Philip has often said to me: ‘I don’t agree with the way you play this piece, but it’s compelling, so I don’t want you to change it…’
– Víkingur Ólafsson, Breaking Glass: The Musical Journey of Víkingur Ólafsson
Philip Glass’ twenty Études for solo piano, written between 1992 and 2012, continue in the footsteps of composers such as Chopin, Liszt, Debussy, Rachmaninov, and Ligeti. On one level these Études (or “studies”) function as technical and compositional exercises. Glass has said that he wrote the first ten to improve his skills as a pianist. While focusing on technique, Glass seems to have opened the door to some incredible music.

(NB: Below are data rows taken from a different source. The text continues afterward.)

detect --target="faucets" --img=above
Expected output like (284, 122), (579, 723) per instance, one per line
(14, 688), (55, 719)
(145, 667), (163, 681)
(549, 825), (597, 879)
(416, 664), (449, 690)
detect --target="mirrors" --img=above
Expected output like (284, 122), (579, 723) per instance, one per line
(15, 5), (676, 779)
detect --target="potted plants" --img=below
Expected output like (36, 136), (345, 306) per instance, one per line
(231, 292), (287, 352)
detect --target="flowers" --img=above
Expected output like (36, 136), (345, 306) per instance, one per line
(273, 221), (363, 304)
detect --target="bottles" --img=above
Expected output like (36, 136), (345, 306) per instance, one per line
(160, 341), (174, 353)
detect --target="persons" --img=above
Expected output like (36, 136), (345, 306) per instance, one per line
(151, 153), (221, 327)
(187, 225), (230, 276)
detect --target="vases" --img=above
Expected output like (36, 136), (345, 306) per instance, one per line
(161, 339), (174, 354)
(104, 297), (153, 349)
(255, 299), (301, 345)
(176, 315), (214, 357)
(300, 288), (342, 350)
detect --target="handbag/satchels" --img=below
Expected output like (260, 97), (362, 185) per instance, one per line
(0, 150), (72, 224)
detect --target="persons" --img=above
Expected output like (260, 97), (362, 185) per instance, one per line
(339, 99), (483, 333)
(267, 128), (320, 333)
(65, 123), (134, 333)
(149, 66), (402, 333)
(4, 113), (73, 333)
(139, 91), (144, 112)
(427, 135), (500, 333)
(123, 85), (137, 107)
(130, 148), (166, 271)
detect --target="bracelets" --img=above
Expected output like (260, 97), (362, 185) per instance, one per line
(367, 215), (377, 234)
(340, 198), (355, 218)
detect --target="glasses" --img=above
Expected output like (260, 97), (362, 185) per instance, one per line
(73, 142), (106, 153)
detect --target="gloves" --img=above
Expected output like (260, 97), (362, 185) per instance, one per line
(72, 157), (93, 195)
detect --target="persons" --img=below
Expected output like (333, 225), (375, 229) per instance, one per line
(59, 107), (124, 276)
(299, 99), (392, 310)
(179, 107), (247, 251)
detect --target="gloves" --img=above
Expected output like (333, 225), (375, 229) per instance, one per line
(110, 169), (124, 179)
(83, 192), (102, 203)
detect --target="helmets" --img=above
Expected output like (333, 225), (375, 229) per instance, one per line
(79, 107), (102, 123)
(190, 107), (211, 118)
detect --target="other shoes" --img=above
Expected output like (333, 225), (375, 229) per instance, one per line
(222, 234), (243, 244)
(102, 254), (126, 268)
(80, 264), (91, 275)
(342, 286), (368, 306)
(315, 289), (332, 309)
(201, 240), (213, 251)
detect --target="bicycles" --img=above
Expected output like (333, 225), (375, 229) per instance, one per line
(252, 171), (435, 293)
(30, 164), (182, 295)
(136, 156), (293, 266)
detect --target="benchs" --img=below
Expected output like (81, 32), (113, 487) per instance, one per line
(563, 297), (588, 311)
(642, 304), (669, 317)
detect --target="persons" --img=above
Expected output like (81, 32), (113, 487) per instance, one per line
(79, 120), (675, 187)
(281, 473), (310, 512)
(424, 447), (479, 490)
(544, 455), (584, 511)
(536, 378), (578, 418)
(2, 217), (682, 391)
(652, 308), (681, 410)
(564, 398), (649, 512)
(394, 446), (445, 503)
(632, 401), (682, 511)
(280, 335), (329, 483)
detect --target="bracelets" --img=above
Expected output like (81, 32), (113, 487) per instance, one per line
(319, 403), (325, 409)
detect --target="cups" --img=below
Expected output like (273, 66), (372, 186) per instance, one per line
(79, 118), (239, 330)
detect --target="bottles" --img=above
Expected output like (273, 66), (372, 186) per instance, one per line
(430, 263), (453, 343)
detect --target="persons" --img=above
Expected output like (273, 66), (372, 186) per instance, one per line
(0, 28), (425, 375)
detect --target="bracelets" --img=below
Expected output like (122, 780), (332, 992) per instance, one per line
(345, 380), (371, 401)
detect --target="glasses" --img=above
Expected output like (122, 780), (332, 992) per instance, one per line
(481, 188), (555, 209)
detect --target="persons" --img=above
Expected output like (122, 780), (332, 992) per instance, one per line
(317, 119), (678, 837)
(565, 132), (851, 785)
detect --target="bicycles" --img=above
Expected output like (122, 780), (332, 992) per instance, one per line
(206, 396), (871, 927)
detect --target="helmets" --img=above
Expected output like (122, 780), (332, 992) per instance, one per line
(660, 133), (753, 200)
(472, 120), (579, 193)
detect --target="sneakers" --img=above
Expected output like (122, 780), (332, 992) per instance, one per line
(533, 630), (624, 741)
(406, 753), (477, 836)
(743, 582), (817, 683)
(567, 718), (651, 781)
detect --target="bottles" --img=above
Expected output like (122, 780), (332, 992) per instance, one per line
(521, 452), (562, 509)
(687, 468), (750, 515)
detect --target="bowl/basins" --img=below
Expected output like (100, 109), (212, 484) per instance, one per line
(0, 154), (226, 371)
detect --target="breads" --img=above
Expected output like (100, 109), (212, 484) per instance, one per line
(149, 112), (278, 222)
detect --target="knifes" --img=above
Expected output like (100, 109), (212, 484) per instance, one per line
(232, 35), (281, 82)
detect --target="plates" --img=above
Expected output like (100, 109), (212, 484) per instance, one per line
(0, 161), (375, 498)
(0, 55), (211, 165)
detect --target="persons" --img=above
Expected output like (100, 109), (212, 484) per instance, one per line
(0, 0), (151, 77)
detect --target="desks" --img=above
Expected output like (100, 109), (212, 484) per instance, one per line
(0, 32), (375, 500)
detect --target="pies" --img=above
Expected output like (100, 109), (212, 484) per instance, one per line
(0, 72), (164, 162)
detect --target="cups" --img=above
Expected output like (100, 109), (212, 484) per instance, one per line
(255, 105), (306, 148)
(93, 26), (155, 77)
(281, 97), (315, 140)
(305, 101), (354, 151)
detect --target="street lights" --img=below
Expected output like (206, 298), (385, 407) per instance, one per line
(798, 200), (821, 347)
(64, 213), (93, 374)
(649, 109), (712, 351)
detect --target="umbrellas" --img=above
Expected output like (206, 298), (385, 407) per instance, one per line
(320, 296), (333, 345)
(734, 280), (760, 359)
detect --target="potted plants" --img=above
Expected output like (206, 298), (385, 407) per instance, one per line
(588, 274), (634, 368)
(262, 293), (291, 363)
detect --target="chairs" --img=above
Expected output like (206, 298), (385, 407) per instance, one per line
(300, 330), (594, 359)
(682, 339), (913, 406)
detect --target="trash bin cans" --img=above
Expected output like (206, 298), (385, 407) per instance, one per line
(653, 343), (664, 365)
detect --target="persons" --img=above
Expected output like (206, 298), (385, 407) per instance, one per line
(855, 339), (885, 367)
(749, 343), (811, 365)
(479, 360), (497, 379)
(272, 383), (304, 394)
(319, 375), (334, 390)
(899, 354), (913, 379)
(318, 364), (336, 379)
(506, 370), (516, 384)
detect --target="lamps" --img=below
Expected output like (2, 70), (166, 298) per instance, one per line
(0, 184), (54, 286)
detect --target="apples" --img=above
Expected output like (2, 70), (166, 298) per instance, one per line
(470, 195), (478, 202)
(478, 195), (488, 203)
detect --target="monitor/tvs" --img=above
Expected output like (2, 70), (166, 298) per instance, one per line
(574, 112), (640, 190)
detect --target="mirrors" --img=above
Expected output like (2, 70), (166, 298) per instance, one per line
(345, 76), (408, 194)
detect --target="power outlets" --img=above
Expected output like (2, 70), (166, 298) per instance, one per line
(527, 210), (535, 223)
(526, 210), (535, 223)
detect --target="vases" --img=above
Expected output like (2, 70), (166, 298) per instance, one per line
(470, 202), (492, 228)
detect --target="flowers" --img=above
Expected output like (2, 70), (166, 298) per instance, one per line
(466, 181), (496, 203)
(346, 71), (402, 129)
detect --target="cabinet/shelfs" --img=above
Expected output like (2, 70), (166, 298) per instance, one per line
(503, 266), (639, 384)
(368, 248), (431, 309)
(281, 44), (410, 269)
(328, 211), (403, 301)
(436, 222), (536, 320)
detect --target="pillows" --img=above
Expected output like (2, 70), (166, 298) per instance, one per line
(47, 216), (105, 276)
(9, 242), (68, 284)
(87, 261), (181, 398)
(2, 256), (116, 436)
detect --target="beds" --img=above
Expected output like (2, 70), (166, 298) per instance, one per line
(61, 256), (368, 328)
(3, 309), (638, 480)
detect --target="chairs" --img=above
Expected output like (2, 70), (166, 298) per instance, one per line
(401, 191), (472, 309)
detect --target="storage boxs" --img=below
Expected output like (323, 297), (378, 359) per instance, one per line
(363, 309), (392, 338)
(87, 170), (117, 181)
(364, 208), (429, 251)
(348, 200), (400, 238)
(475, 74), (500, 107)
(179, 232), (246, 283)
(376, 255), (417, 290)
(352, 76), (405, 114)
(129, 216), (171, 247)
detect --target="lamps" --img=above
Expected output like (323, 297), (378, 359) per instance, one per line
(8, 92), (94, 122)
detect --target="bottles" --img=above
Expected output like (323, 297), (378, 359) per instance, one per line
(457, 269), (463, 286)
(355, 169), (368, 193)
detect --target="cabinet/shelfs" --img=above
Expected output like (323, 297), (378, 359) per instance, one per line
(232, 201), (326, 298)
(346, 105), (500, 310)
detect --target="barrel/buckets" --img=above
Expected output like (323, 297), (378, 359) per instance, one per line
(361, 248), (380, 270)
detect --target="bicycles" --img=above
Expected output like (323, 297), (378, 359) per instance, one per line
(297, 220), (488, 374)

That is what we hear in this powerful and haunting performance by Icelandic pianist, Víkingur Ólafsson. (Recently, we explored an excerpt from Ólafsson’s newly-released Bach album). As with other minimalist works by Glass, Étude No. 2 develops gradually but unrelentingly from a single opening pattern. New voices sprout like branches on a tree, changing our perception of the original “seed.” Weaving its way around the other voices, the bass line takes us in some delightfully unexpected harmonic directions. Glass’ eternal, repeating patterns give us the sense that we’re turning up the volume on something that has always been there. Listening to Étude No. 2, we find ourselves suspended in an endless, time-altering, sequential loop of tension and resolution.